Daha önceki yazılarımızda uluslararası kredi derecelendirme kuruluşlarından ve siyasi sebeplerden dolayı Türkiye’nin kredi notlarını nasıl kırdığını görmüştük. Bugün ise dolar üzerinden yapılan saldırıları inceleyeceğiz, inşallah.
Bunun en somut örneği iki gün önce yaşandı. Malumunuz döviz uzun zamandan beri yükselişte. Türk Lirası, hiç olmadığı kadar değer kaybetmiş durumda. Doğal olarak buna karşı önlemler de alınmaya çalışılıyor. Yapılan saldırıları önlemeye çalışan projeler yürürlüğe henüz daha konmadan kirli eller duruma el attı.
Türkiye ekonomisi, Mayıs 2013’te çıkan ‘Gezi Olayları’ndan itibaren büyük saldırı altında. IMF’ye borç bitmiş, faizler hiç olmadığı kadar düşmüştü. Kirli eller o günlerde Türkiye’ye uzandı. 15 Temmuz’da yaşanan hain kalkışma ile devam eden bu karıştırma eylemi, 24 Haziran seçimleri öncesinde yine başladı.

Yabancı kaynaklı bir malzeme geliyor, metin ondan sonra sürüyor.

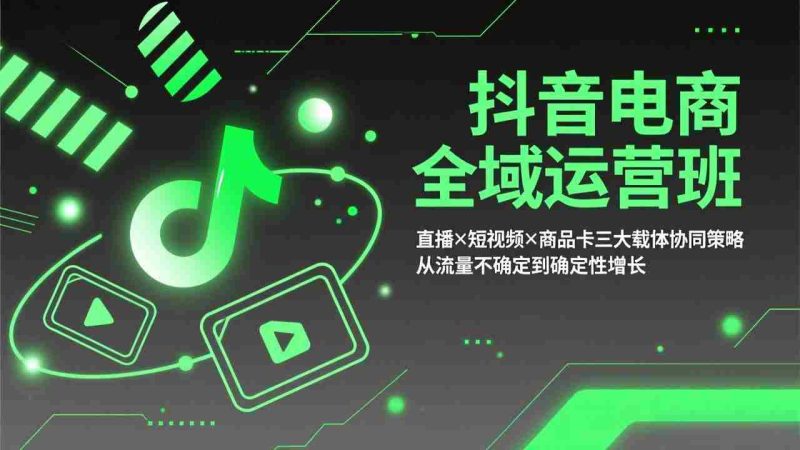 （17550期）抖音电商全域运营班：直播×短视频×商品卡三大载体协同策略，从流量不确定到确定性增长-OG资源站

Cumhurbaşkanı Recep Tayyip Erdoğan, AK Parti grup toplantısında “Ekonomide rasyonel bir tabanı olmayan, tamamen kur saldırısının önüne geçmek için projelerimiz var” açıklamasını yaptığı anda 4.27 TL’den 4.30’a çıkartılan dolara rekor kırdırıldı. Londra kaynaklı hacimsiz işlemlerle yapılan operasyonun zamanlaması, Türkiye’ye yönelik saldırının pervasızlaştığının açık bir göstergesi oldu.

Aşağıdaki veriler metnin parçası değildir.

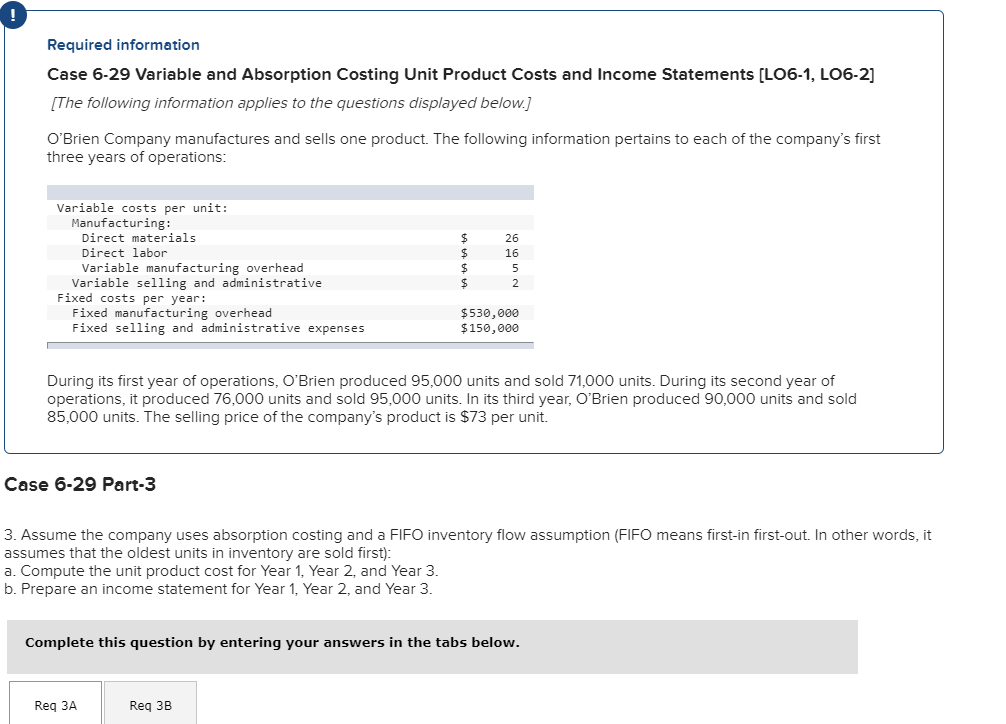 Required information Case 6-29 Variable and Absorption Costing Unit Product Costs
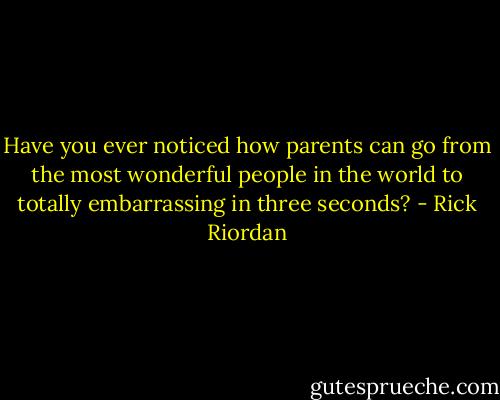 Have you ever noticed how parents can go from the most wonderful people in the world to totally embarrassing in three seconds? - Rick Riordan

ABD’de FED’in faiz artırımı yapacağı beklentisi gelişmekte olan tüm ülkelerin para birimlerini olumsuz etkilerken hedefte Ruble ve Lira vardı. Ne olur! Ne olur içimizdeki İrlandalıları susturalım. Bunlar faiz lobisinin ekmeklerine yağ sürüyorlar.
Mayıs 2013’ten bu yana Türk Lirası yüzde 56 değer kaybetti. Bu yerli çığırtkanlar biraz milli duruşlarını muhafaza etselerdi durum şüphesiz ki bambaşka olacaktı. Ey yerli çığırtkanlar! Ey içimizdeki İrlandalılar! Bizim başka ülkemiz yok! Ülkenize sahip çıkın!
Dün de doların 4,40’a dayanmasının ardından Külliye’de ekonominin kurmayları toplandı ve alınacak önemleri konuştu. Bunun ardından ise doların ateşi düştü, Borsa değer kazandı. Dövizin aşırı değer kazanmasıyla da Borsa son 10 ayın en düşük seviyesini gördü.
Bu arada geçtiğimiz gün Dünya Bankası ve dün Avrupa İmar ve Kalkınma Bankası Türkiye için beklentilerinin büyüme olduğunu açıkladı. İçimizdekileri ya susturacağız ya da durumu anlatıp safımıza çekeceğiz. Bunun başka bir yolu yok.